* [What needs to be done]:
Of the lines listed below, return exactly those that run from the line containing "Person adjusting a" through the line containing "used 2018 Tesla", both included.

* [Dataset excerpts]:
+++
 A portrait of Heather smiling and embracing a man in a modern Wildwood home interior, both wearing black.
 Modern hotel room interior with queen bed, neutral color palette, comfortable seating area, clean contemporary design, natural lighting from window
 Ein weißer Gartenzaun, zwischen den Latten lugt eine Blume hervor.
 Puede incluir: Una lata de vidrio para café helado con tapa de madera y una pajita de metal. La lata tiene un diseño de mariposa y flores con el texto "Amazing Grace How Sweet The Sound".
+++
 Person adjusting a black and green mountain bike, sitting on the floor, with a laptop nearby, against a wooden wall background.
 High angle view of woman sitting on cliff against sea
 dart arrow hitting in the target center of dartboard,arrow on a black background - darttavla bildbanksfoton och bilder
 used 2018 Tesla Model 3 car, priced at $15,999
+++
* [Worked solution]:
 Person adjusting a black and green mountain bike, sitting on the floor, with a laptop nearby, against a wooden wall background.
 High angle view of woman sitting on cliff against sea
 dart arrow hitting in the target center of dartboard,arrow on a black background - darttavla bildbanksfoton och bilder
 used 2018 Tesla Model 3 car, priced at $15,999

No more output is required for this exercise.